EU-funded FLEG II Program has completed in February 2017. Learn more about the Program and its results, read the final reports, or contact us.

ADA-funded FLEG II Program has completed in December 2017. Learn more about the Program and its results, read the final reports, or contact us.

 
10/12/2013

Illegal logging in Russia: knowledge of its scale is of vital importance for effective decision-making

How much timber is logged illegally in Russia? No one knows the exact volumes. The ENPI East Countries FLEG II team has brought leading experts together to start developing a methodology to assess the volume of illegal logging in Russia at the federal and regional levels.

On December 10, 2013, in Moscow, the first meeting of a working group of experts of the ENPI East FLEG II Program for the development of a methodology on illegal logging volume assessment was held. The problem of limited knowledge in this area is demonstrated by both objective and subjective challenges. It is extremely difficult to identify illegal loggers and irresponsible ‘legal’ forest companies in vast forests, and even satellite imagery does not help much as it can only identify illegal clear cuts over a certain size. Individual trees, with the most valuable timber, are frequently the target of illegal loggers. Also, as is well illustrated in the case study developed by the WWF’s Amur Branch (http://www.wwf.ru/resources/publ/book/776), in some regions large volumes of illegal timber are harvested by ‘legal’, registered forest companies who do not respect approved logging practices in the course of selective and/or sanitation logging, when the best and the most valuable trees are logged instead of those that are poorly formed and damaged by pests and diseases.

There are also challenges related to: the vague definition of illegal logging recently introduced into Russian legislation; the lack of a uniform and officially approved system for timber measurement and reporting; the absence of an official system for the control of timber trade; and the lack of transparency in current and planned uses of forests, including the data on felling sites, felling volumes and species. Corruption in law enforcement and forest control is also a major factor.
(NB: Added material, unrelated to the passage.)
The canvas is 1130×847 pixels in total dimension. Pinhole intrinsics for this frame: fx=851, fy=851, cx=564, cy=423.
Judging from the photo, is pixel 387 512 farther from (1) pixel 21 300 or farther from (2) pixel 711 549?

It is highly problematic to identify all cases of illegal logging in Russian forests in the near future, so WWF have developed and tested an indirect method of calculating illegal logging volumes: the ‘balance’ method is based on comparing timber volumes permitted for harvesting with factually produced, consumed and traded timber. This method, tested as early as 2006 (http://www.wwf.ru/resources/publ/book/209), has proved effective in determining illegally harvested volumes of Mongolian oak in the Russian Far East (http://www.wwf.ru/resources/publ/book/776). However, when used for any timber products (and especially for those produced for domestic market and subsistence use), this method has to be based on accurate and available statistical data on logging volumes, volumes of timber produced, and volumes of various timber products produced and consumed.

When the future methodology for calculating illegal logging volumes was discussed by participants of the meeting, large discrepancies between official and alternative data on illegal logging were indicated, and it was also noted that the lack of transparency and the low quality of existent statistical information on timber harvesting, timber trade and production are going to be the major challenges. The work on developing the methodology will continue.

Lacking accurate and trustworthy information on illegal logging is one of the major challenges that affect forest management and law: usually official data on illegal logging underestimates the scale of the problem, and this underestimation subsequently results in insufficient funding for forest rangers, a lack of willingness to invest in the approval and enforcement of the long-awaited law on round timber trade and a lack in development of the official system for timber trade control for civil society. WWF believes that open source publication on planned and on-going logging, including schematic maps of felling sites locations, species composition and allocated volumes to be logged, would help local people and civil society activists to address illegal logging,” said Nikolay Shmatkov, Forest Policy Projects Coordinator.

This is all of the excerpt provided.